By Julia Love and Jeffrey Dastin
SAN FRANCISCO (Reuters) – A regional director for the U.S. National Labor Relations Board on Monday called for a rerun of a union election at an Amazon.com Inc facility in Alabama, setting the stage for another high-profile organizing battle at the world’s largest online retailer.
Workers at the warehouse in Bessemer, Alabama, rejected forming a union by a more than 2-to-1 margin in April after an organizing drive that garnered support from U.S. lawmakers and President Joe Biden. In August, an NLRB hearing officer said the company’s conduct around the previous vote had interfered with the election.
The decision for a redo adds pressure on Amazon, which has recently faced union campaigns in New York and Canada. Worker groups view organizing the company as a landmark goal that would invigorate the U.S. labor movement.
“Today’s decision confirms what we were saying all along – that Amazon’s intimidation and interference prevented workers from having a fair say in whether they wanted a union in their workplace,” Stuart Appelbaum, president of the Retail, Wholesale and Department Store Union (RWDSU), said in a statement.

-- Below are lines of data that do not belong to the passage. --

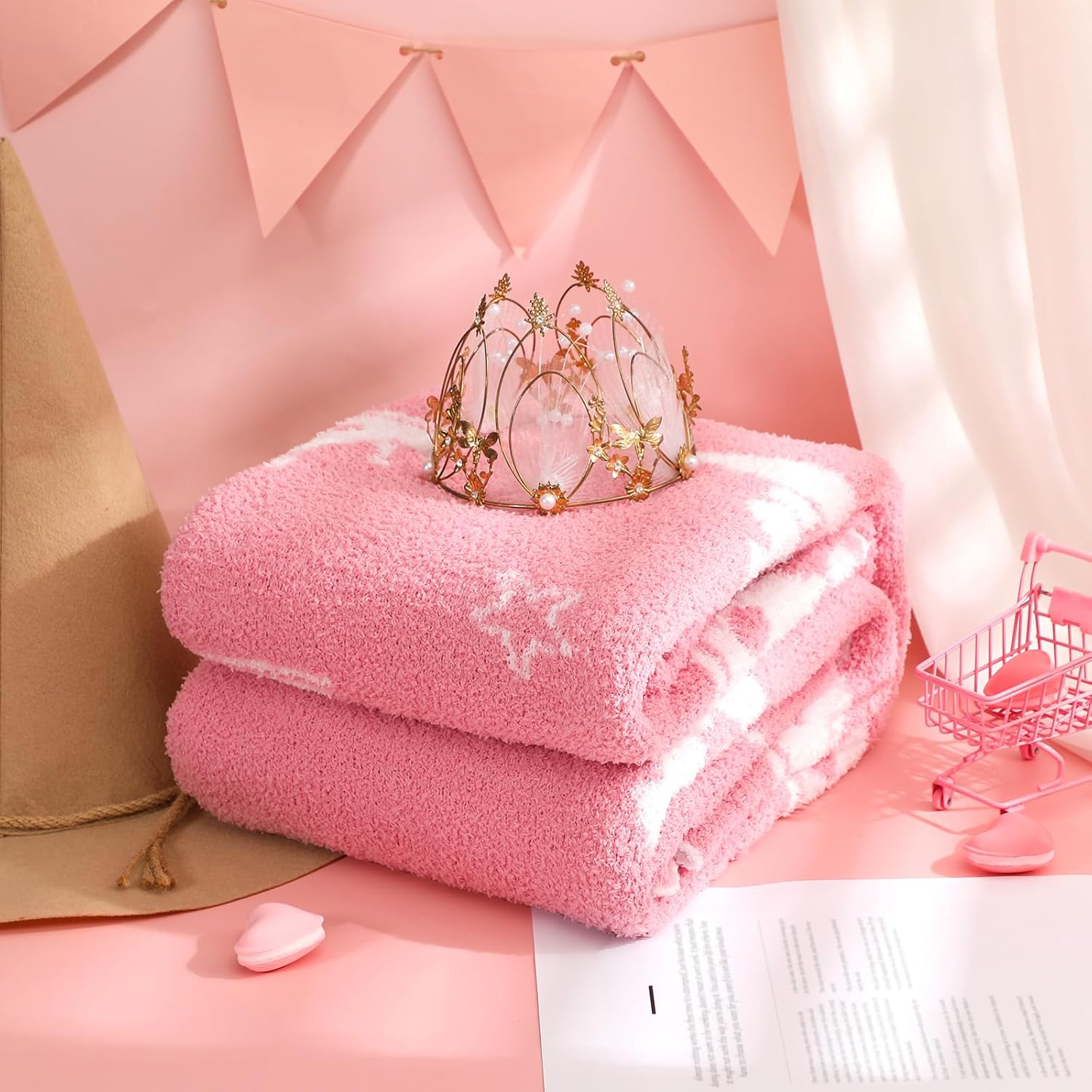 Witch Hat and Pink Crown Blanket for Girls 50 x 60 Inch Reversible Witch Theme Throw Blanket Fun Team Gifts for Christmas Halloween Thanksgiving Gift Decoration - Image 5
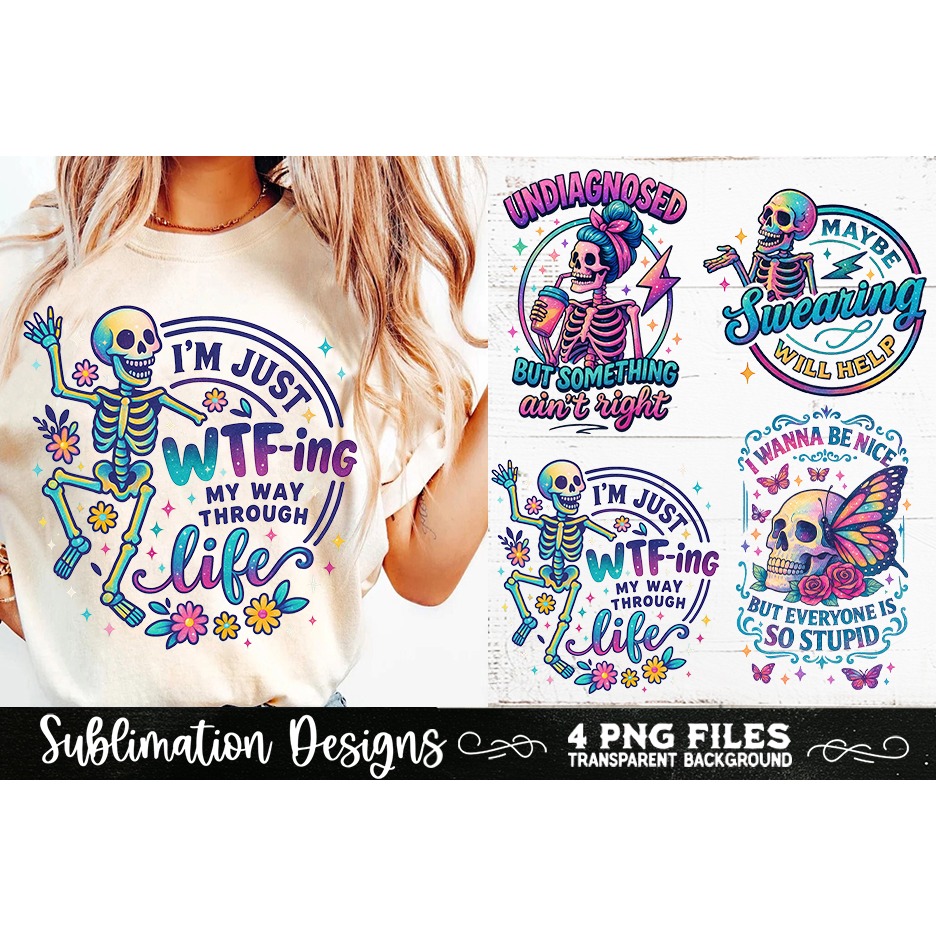 Funny Skeletons Sarcastic Retro PNG Sublimation (28) 6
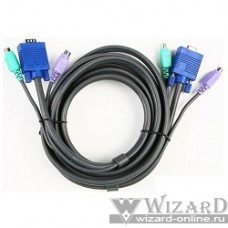 ATEN LIN5-27X6-U21G Шнур, мон+клав+мышь USB/PS2, SPHD=>HD DB15+2xUSB A-Тип + 2x6MINI-DIN, 6xFemale, 8+8 проводов, опрессованный, 0.27 метр., черный, (консольный кабель)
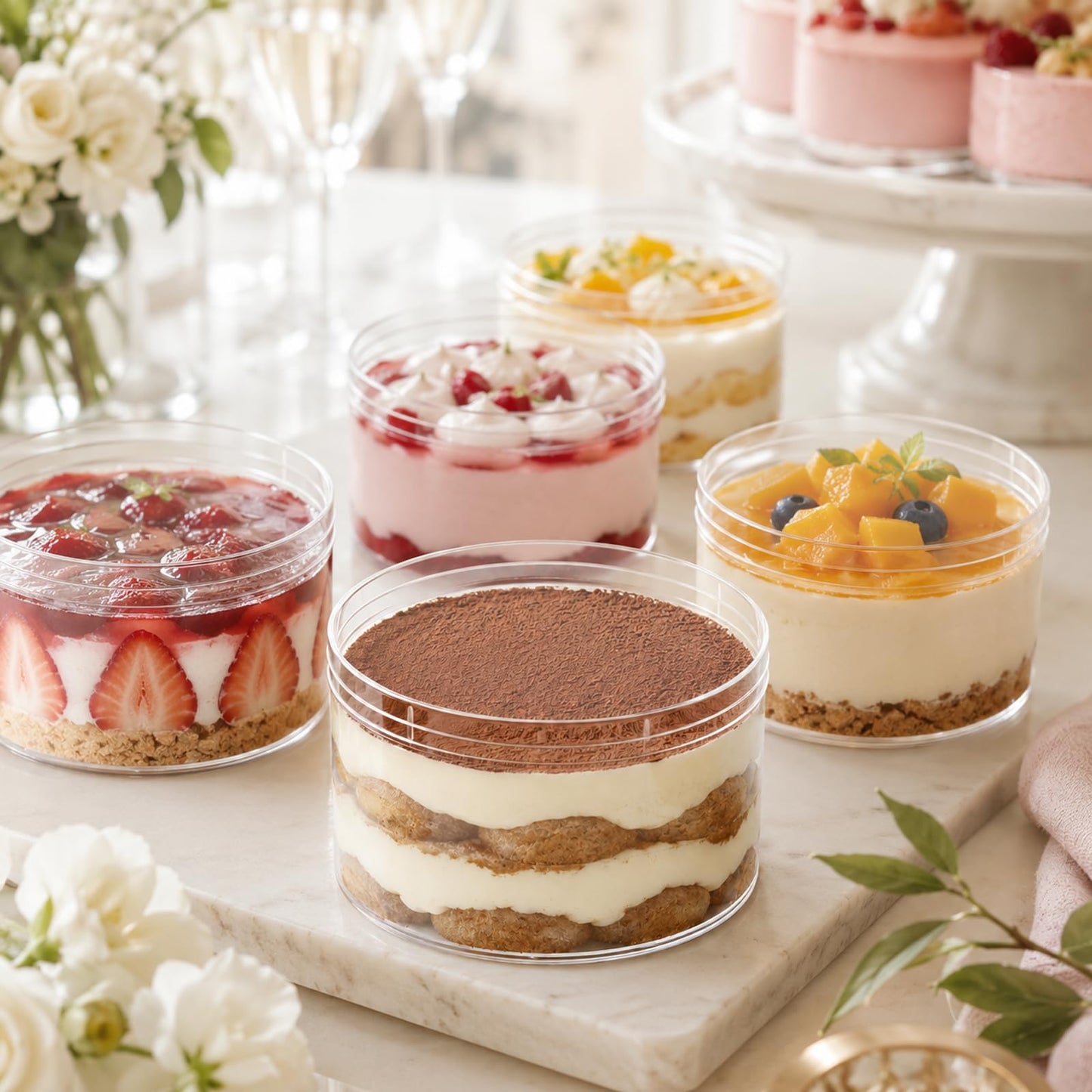 Plastic Dessert Cups with Lids and Sporks,Stickers,Tiramisu Containers,Cookie Containers,Clear Food Containers for Fruit,Pudding,Mousse, Tiramisu Cups With Lids (30pcs,Clear,3.66 * 3.66 * 2.36 in)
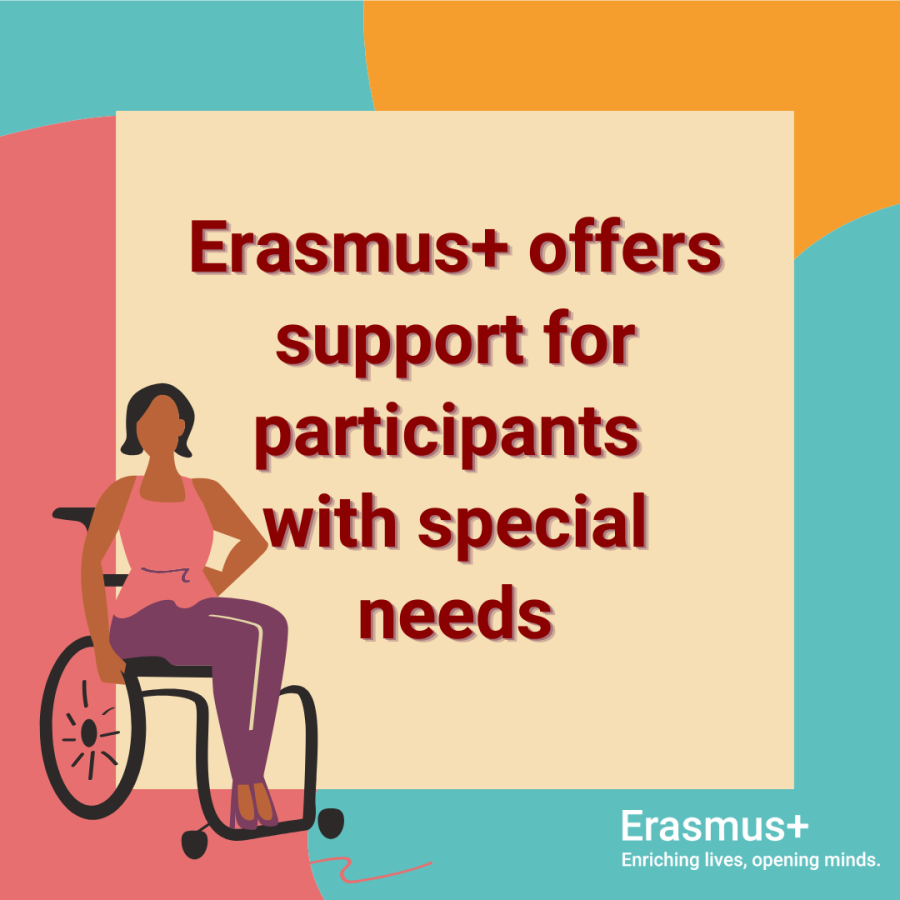 Illustration of a person using a wheelchair. Text: “Erasmus+ offers support for participants with special needs.”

Amazon spokesperson Kelly Nantel said in a statement that the company’s employees overwhelmingly voted against joining the RWDSU this year. “It’s disappointing that the NLRB has now decided that those votes shouldn’t count.”
Amazon and the RWDSU have already restarted their campaigns in anticipation of a second election. The company has forced thousands of employees to attend meetings about unions and posted signs critical of unions in bathrooms.
In Monday’s decision, the NLRB regional director said that Amazon “engaged in objectionable conduct that warrants setting aside the election.”
The decision pointed to moves by the company encouraging staff to vote via a mailbox it had the Postal Service install at its warehouse, surrounding the mailbox with its campaign slogan and locating it where workers may have thought Amazon was surveilling them.
The NLRB decision did not specify the second election’s date or whether the vote will take place by mail or in person.